**Document segment**

This lack of awareness is also reflected in the data. Compared to other major non-European wine-producing countries, South Africa commands the smallest volume share of imported wine to the U.S. at less than half a percent, according to IWSR Drinks Market Analysis data from 2022. This is significantly below other major non-European wine countries; the next-smallest volume share is Argentina at four percent.
With South Africa producing such exciting, high-quality, value-driven wines, why aren’t more American wine drinkers—and buyers—paying attention?
A Complex History
“One of the interesting things about selling South African wine is you have to learn a lot about politics,” says Molly Choi, the New York City-based SVP of marketing for Broadbent Selections.
In many ways, the current state of South African wine sales in the U.S. can be traced back to apartheid. Next year is the 30th anniversary of the end of apartheid, but “it is still one of the first things that we think about,” says Douglas.
Apartheid, a system of institutionalized racial segregation, was instituted by the South African government from 1948 to 1994, when the government transitioned to a democracy. In 1986, as a response to South Africa’s political system, the U.S. passed the Comprehensive Anti-Apartheid Act, which imposed sanctions on the South African government—and prohibited, among other things, exports of agricultural products to the U.S., including wine.
During that time, South Africa’s wine industry also operated under a heavily regulated system. “The South African wine industry, for a lot of the 20th century, was controlled by the umbrella cooperative organization KWV,” explains Jim Clarke, the U.S. marketing manager for Wines of South Africa. The KWV was founded in 1918 to fix the wine industry’s production problems, but because the organization developed close ties with the government, it became a controlling force in the industry and ultimately stifled its growth (KWV privatized in the 1990s, so today they are a different entity). “In the 1970s, KWV was focused on protecting grower prices. They kept trying to raise prices, whereas South African Breweries aggressively cut prices to attract the South African market. So wine really lost out,” says Clarke.

**Items**
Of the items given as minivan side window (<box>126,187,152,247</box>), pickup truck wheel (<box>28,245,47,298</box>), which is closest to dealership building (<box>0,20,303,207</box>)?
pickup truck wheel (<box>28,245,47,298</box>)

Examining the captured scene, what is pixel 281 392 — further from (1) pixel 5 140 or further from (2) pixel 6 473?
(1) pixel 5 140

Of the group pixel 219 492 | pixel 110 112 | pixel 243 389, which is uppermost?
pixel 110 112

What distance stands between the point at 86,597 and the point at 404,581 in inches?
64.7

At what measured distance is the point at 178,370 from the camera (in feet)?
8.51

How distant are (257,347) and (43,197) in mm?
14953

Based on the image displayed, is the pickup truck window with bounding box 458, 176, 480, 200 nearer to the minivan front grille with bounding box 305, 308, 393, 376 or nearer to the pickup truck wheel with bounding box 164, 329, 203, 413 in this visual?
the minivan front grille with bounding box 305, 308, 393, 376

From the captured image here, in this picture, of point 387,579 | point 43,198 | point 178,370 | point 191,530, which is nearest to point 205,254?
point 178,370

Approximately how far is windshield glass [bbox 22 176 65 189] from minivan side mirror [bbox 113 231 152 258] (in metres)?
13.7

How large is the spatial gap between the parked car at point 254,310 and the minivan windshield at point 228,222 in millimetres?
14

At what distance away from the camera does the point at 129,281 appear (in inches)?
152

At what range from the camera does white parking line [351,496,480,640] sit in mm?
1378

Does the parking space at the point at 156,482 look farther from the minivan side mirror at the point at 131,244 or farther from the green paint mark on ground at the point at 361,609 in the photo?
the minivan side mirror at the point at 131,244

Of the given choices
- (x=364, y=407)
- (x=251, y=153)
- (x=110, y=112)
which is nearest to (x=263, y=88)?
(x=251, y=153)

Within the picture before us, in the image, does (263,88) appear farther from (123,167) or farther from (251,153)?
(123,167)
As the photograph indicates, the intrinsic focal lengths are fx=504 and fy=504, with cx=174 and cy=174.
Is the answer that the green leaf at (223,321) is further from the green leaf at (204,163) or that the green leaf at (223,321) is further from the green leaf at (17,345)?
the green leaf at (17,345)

**Problem requirements**
Update the South African wine passage, starting with "A Complex History" and going on through "for Broadbent Selections.", and write that stretch out with "politics" changed to "history". The items have nothing to do with the South African wine passage.

**Reply**
A Complex History
“One of the interesting things about selling South African wine is you have to learn a lot about history,” says Molly Choi, the New York City-based SVP of marketing for Broadbent Selections.